Terraform on Azure Pipelines Best Practices

14 January 2021 •15 min

Azure Pipelines and Terraform make it easy to get started deploying infrastructure from templates. But how do you go from sample code to real life implementation, integrating git workflows with deployments and scaling across across multiple teams? Here are 5 Best Practices to get you started on the right foot.

As an engineer in the Azure Customer Experience (CXP) organization, I advise customers with best practice guidance and technical deep dives for specific use cases. This article is based both on recurring themes with customers as well as my previous role as an Enterprise Architect at Allianz Germany when we started our cloud migration in 2016.

Five Best Practices

Use YAML Pipelines, not UI
Use the Command Line, not YAML Tasks
Use Terraform Partial Configuration
Authenticate with Service Principal Credentials stored in Azure Key Vault
Create a Custom Role for Terraform

TL;DR; Watch this 5 minute summary instead:

Tip #1 - Use YAML Pipelines, not UI

The Azure DevOps service has its roots in Visual Studio Team Foundation Server and as such it carries legacy features, including Classic Pipelines. If you’re creating new pipelines, do not start with classic pipelines. If you have classic pipelines, plan on migrating them to YAML. Industry best practice is to author Pipelines as Code and in Azure Pipelines, that means YAML Pipelines.

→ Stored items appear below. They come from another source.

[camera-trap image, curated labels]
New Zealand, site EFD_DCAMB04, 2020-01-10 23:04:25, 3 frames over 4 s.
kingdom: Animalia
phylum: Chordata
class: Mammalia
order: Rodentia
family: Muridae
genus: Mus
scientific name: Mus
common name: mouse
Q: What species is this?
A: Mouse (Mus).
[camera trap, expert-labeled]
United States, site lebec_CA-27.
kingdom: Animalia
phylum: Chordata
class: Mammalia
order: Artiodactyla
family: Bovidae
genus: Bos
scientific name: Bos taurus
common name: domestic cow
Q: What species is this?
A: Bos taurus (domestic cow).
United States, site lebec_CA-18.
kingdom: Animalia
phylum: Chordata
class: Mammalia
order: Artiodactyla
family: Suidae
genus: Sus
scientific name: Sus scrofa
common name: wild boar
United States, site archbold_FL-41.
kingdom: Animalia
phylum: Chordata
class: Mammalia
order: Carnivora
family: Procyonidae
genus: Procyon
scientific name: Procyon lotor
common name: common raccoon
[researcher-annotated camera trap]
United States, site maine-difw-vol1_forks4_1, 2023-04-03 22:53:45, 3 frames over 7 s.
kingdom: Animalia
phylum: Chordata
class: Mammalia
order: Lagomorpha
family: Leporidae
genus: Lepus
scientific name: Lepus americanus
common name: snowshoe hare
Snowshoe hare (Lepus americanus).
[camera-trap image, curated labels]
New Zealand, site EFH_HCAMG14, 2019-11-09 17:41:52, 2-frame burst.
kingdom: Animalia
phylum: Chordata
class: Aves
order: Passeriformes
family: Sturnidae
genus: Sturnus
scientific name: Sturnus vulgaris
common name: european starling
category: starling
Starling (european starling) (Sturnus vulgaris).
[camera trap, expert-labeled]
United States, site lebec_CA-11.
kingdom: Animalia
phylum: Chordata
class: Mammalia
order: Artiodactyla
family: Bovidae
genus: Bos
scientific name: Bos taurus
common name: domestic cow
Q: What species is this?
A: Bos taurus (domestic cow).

If you use Classic Pipelines, do not panic. They will be around for a while. But as you can see from public features timeline and public road map, Microsoft is investing more in YAML pipelines. To be more future proof, choose YAML pipelines.

Tip #2 - Use the Command Line, not YAML Tasks

I have a love hate relationship with Pipeline Tasks. As an abstraction it lowers the barrier to entry. They make tasks platform independent (Windows vs Linux)and pass return codes so you don’t have to handle stderr and stdout by hand. See Source Repo on GitHub for other advantages.

But as the README itself says:

If you need custom functionality in your build/release, it is usually simpler to use the existing script running tasks such as the PowerShell or Bash tasks.

And indeed, I find it simpler to use plain old CLI commands in Bash. Over time, as you iterate and create tailored pipelines beyond the “Hello World” examples, you may also find that tasks becomes yet another layer to debug. For example, I used the AzCopy task only to have to wait a few minutes for the pipeline fail because it’s Windows only.

Iterate Faster

If I use the command line, I can figure out exactly which -var and other options I need to pass to terraform to achieve the results I want from my local machine without having to wait minutes for each pipeline job to run to know if it worked or not. Once I am confident in my CLI commands, I can put those in my YAML pipeline.

Master the Technology not a Task

In general I recommend every engineer learn how to use a technology from the command line. Do not learn how to use the git extension in your code editor. If you learn something on the command line, be it git or terraform, you learn how it works. Debugging will be far less frustrating as you can skip an abstraction layer (the YAML task) that does not necessarily make your life easier.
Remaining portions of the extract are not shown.